## [Texte de lecture]
+-------+

Exclusif: ces hommes et femmes qui chuchotent à oreille de Franck Biya
Franck Biya n’affiche – officiellement – aucune ambition politique. Aussi discret qu’influent auprès de son père, il prend soin de s’entourer d’amis d’enfance et de proches, issus pour la plupart des milieux économiques et financiers.
Franck Biya n’a jamais brigué de mandat politique et ne figure dans aucun organigramme officiel. Il se retrouve pourtant régulièrement à la une des journaux camerounais, qui tendent à voir en lui un potentiel dauphin de son père, Paul Biya, 88 ans, président du Cameroun (depuis 1982) et du puissant Rassemblement démocratique du peuple camerounais (RDPC).
Âgé de 49 ans, Franck Biya veille néanmoins à ne rien trahir de ses intentions. Très discret, il fuit les médias et n’a jamais accordé d’interview. Son entourage s’applique également à démentir toute ambition politique.
Un mouvement des « Amis de Franck Biya » est néanmoins en cours de structuration au Cameroun et au sein de la diaspora. Son objectif ? Porter la candidature à la présidentielle de 2025 du fils aîné de Paul et Jeanne Irène Biya (décédée en juillet 1992). Certains pensent à un ballon d’essai destiné à tester l’idée du projet dans l’opinion. D’autres y voient une pression exercée par une partie du système sur cet homme d’affaires jusqu’ici peu intéressé par la conduite des affaires publiques.

+-------+

## [Lignes de données]

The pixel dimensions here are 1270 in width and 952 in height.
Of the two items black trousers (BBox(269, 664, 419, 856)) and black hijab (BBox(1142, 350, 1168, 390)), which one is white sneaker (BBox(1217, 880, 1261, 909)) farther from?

+-------+

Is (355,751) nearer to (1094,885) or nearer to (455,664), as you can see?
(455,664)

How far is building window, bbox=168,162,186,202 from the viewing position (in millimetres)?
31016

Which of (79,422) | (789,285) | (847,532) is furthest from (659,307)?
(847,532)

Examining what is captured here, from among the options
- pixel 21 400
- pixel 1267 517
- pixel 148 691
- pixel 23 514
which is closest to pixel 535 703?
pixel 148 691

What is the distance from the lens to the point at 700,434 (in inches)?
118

+-------+

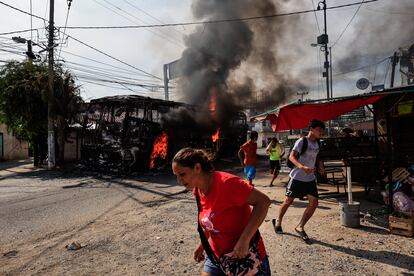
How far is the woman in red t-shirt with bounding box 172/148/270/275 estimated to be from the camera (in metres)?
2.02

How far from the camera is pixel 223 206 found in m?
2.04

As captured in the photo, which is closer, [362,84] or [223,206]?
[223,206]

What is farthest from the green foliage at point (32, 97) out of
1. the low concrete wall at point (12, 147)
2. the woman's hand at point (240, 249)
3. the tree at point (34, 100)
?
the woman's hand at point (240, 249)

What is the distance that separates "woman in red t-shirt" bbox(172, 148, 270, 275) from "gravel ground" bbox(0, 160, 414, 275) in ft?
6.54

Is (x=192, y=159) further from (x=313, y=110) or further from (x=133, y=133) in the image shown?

+-------+

## [Consigne]
Reproduisez fidèlement le passage du texte sur Franck Biya qui commence aux mots « Exclusif: ces hommes » et s'achève après les mots « peuple camerounais (RDPC). ». Les données qui précèdent n'interviennent en rien dans cet exercice.

## [Réponse attendue]
Exclusif: ces hommes et femmes qui chuchotent à oreille de Franck Biya
Franck Biya n’affiche – officiellement – aucune ambition politique. Aussi discret qu’influent auprès de son père, il prend soin de s’entourer d’amis d’enfance et de proches, issus pour la plupart des milieux économiques et financiers.
Franck Biya n’a jamais brigué de mandat politique et ne figure dans aucun organigramme officiel. Il se retrouve pourtant régulièrement à la une des journaux camerounais, qui tendent à voir en lui un potentiel dauphin de son père, Paul Biya, 88 ans, président du Cameroun (depuis 1982) et du puissant Rassemblement démocratique du peuple camerounais (RDPC).